The project has also looked at refugee compact models in a more theoretical perspective, i.e. the perspectives on refugees that underlies such models, and the strive for integrating humanitarian aid and development support in the models. These aspect are primarily discussed in the light of refugees as economically productive individuals in a capitalistic perspective, and in a center-periphery perspective where the global North sets premises for refugee hosting countries in the South as well as the role of refugees.
Due to the COVID-19 pandemic and the conflict in Ethiopia, the planned end date of this project has been extended by one year. This means that all results will be ready during 2022.
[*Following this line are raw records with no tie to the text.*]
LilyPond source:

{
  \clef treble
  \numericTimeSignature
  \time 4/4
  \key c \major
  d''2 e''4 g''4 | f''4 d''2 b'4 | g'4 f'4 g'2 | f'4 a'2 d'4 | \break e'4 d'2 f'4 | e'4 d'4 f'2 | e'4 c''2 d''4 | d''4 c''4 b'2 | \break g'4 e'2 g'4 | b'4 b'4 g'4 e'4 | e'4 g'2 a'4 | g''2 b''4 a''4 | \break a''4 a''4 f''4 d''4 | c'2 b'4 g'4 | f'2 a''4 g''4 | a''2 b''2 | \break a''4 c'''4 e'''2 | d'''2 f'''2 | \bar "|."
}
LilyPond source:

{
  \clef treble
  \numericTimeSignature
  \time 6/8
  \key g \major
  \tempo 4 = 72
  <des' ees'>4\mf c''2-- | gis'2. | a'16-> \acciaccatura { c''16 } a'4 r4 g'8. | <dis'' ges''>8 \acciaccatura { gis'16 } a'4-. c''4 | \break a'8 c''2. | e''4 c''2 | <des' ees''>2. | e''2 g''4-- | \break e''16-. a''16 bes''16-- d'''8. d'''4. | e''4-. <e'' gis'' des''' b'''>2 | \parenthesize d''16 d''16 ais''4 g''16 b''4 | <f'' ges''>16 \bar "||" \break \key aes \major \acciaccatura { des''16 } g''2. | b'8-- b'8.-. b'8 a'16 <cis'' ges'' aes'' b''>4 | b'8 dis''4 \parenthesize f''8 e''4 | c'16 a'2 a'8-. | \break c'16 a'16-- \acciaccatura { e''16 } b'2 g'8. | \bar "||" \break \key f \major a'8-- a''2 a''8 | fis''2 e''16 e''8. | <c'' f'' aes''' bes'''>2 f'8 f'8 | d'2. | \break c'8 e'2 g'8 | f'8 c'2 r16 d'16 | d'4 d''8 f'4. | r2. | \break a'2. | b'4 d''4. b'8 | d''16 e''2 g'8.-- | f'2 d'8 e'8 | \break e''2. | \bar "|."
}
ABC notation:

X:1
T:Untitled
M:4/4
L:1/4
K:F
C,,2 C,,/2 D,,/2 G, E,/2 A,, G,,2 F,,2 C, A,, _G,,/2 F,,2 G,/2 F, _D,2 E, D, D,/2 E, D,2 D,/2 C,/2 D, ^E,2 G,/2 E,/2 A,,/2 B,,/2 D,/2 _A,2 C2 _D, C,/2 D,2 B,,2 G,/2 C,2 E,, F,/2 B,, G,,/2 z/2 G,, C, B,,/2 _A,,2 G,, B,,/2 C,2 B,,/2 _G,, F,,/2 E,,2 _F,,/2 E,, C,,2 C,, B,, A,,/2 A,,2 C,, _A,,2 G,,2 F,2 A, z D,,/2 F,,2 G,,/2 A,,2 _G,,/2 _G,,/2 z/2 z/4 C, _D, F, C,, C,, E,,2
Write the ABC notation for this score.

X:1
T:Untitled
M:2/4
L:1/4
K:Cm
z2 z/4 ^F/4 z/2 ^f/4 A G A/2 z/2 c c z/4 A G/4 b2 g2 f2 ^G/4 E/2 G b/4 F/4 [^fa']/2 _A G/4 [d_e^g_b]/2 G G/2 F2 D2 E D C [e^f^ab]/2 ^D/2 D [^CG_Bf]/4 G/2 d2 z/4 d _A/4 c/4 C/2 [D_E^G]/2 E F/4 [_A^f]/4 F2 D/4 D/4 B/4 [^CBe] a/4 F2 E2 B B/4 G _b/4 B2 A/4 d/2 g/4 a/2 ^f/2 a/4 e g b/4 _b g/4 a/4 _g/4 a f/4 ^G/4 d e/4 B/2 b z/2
The main development challenge addressed in this research proposal is on ways of responding to humanitarian needs of refugee populations while at the same time contributing to longer-term development needs in the countries and communities hosting the refugees. The primary objective of the proposed project is to establish the knowledge foundation on the nexus of humanitarian assistance and development that will directly feed into and enhance policy and practice. This objective will be critically and empirically examined through three case studies of initiatives aimed at integrating humanitarian assistance with that of long term development in forced displacement responses, and with special attention to initiatives to involving displaced populations’ in host countries labour markets. The selected cases are: 1) Syrian refugees in Jordan, with special attention to the Jordan Compact; 2) refugees in Ethiopia, with special attention to the recently established Jobs Compact; and 3) refugees in Uganda, with special reference to the rights provided to refugees through the Ugandan 2006 Refugee Act. The research will be organized around the three selected case studies, which also constitute the main work packages of the project. The case studies will be designed in a way that maximizes the possibility of comparison and synthesis of lessons. To do this, the case studies will be conceptually and methodologically organized according to a Theory of Change (ToC) framework in combination with an actors-based approach, i.e. each aspect related to the ToC framework will be examined from, and compared between, the different viewpoints of the all actors, at different levels, involved in the initiatives (policy makers, development and humanitarian practitioners, displaced populations and host communities, and private actors). Data will be collected through interviews with all actors involved in the individual case initiatives, complemented by statistical datasets and document sources.